## THE REQUEST
Reproduce word for word only the part of the records that begins with the line containing "this 845×633 image." and ends with the line containing "broken taillight housing [608, 253, 660, 334]", including both of those lines.

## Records

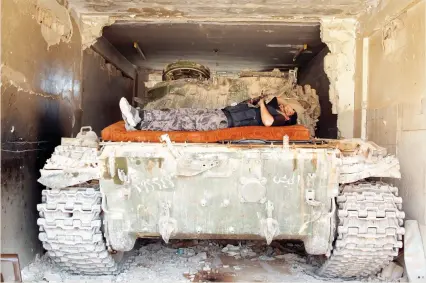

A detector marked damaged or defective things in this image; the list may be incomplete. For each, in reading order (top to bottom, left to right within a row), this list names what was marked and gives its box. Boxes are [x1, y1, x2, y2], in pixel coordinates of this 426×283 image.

peeling paint [36, 0, 73, 48]
burnt wall [1, 0, 82, 276]
damaged wall [0, 0, 83, 276]
burnt wall [80, 48, 133, 135]
damaged wall [80, 48, 133, 135]
burnt wall [296, 47, 336, 139]
damaged wall [362, 0, 426, 242]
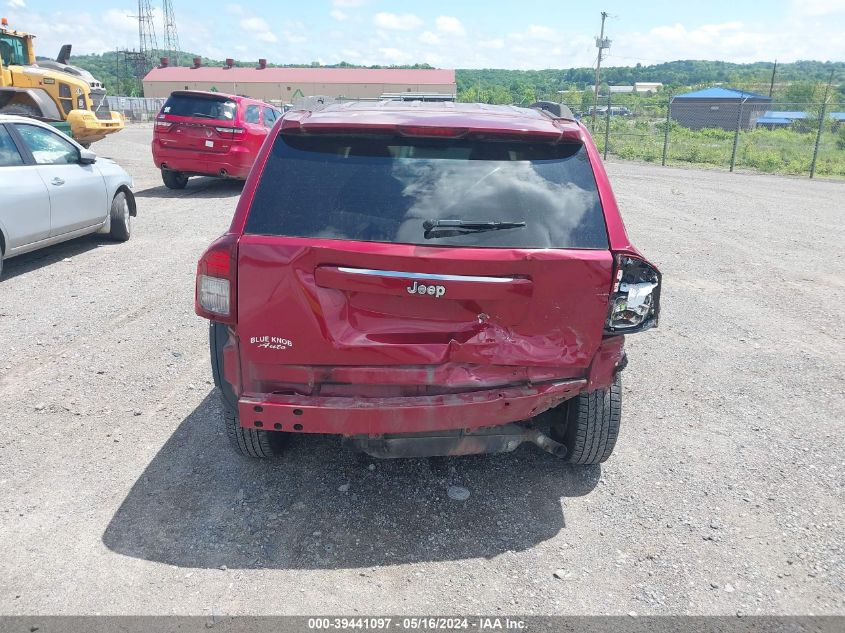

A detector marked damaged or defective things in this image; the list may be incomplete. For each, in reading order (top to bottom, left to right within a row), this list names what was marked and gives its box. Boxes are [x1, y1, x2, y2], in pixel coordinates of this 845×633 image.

broken taillight housing [195, 232, 237, 324]
broken taillight housing [608, 253, 660, 334]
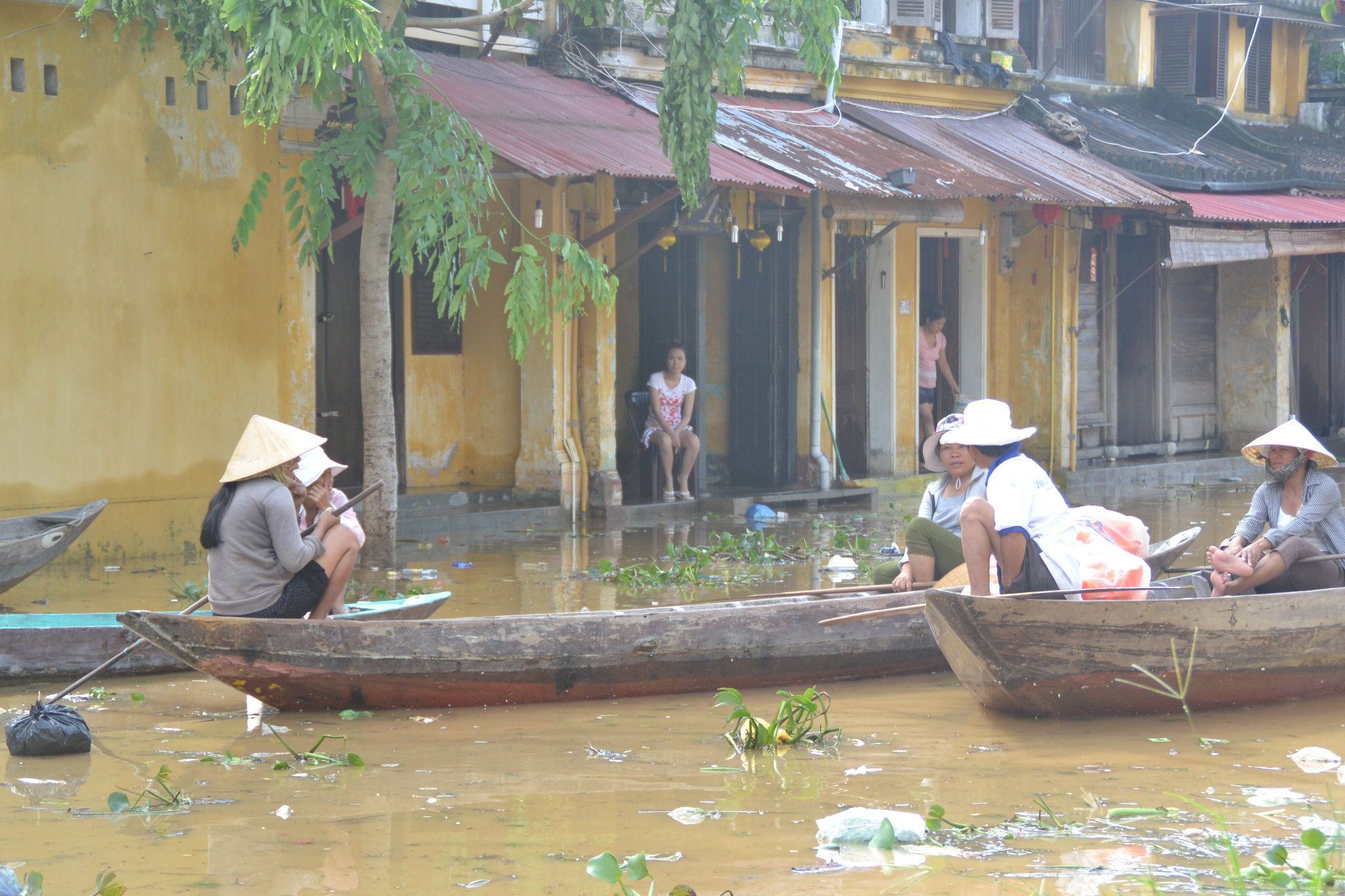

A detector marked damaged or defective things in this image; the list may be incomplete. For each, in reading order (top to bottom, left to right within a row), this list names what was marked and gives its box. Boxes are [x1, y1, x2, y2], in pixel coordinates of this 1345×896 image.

rusty metal awning [414, 53, 801, 194]
rusty metal awning [619, 87, 1011, 200]
rusty metal awning [850, 100, 1178, 208]
rusty metal awning [1172, 192, 1345, 225]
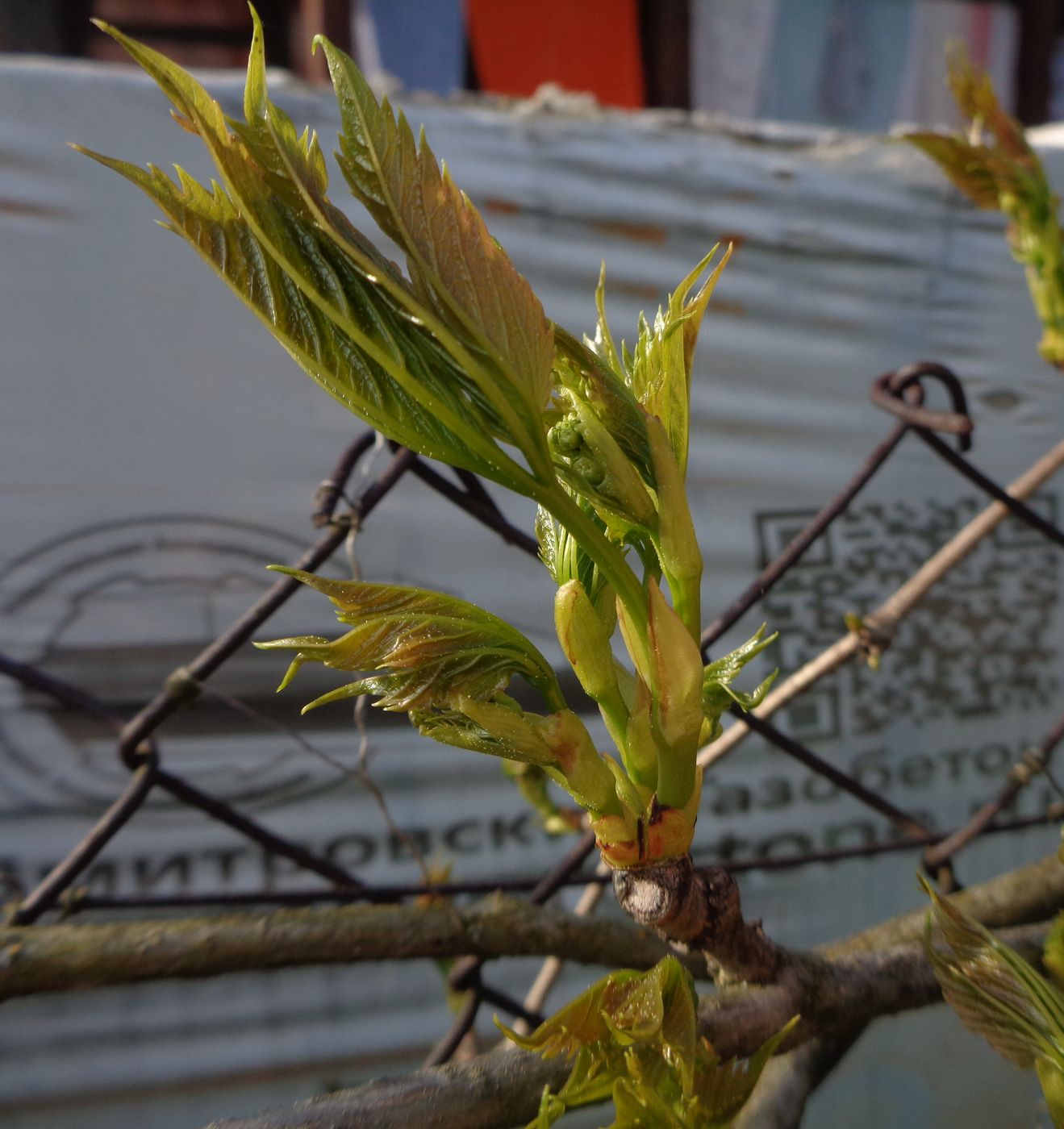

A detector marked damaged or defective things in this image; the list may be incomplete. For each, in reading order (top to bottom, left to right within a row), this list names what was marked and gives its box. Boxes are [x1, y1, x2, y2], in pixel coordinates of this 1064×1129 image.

rusty wire [2, 360, 1064, 1058]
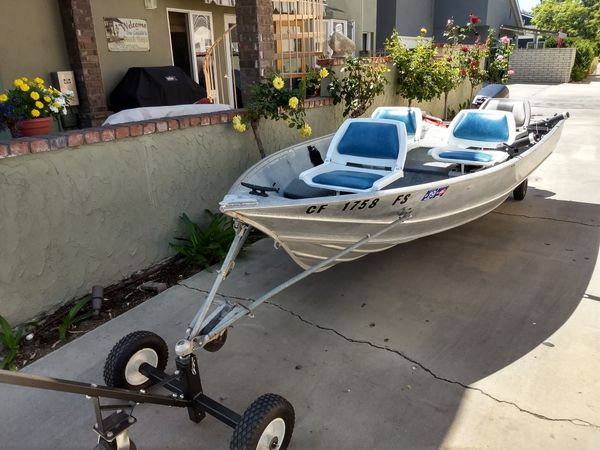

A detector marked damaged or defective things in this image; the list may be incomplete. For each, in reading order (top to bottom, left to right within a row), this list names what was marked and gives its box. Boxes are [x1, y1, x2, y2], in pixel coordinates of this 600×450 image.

driveway crack [176, 282, 596, 428]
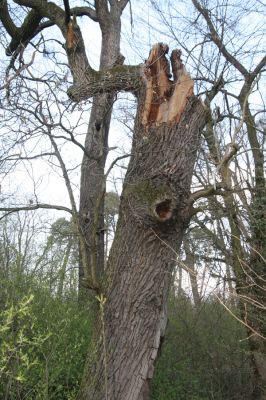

## RESPONSE FOR THIS EXERCISE
A detector marked damaged or defective things in this image; the list may be incomplete. For each, in reading order (top to bottom, left to right within a row), this list names what was marked and gives its box. Boxes are [x1, y1, x2, y2], in pixel coordinates of this 845×633 image.

broken taillight housing [195, 232, 237, 324]
broken taillight housing [608, 253, 660, 334]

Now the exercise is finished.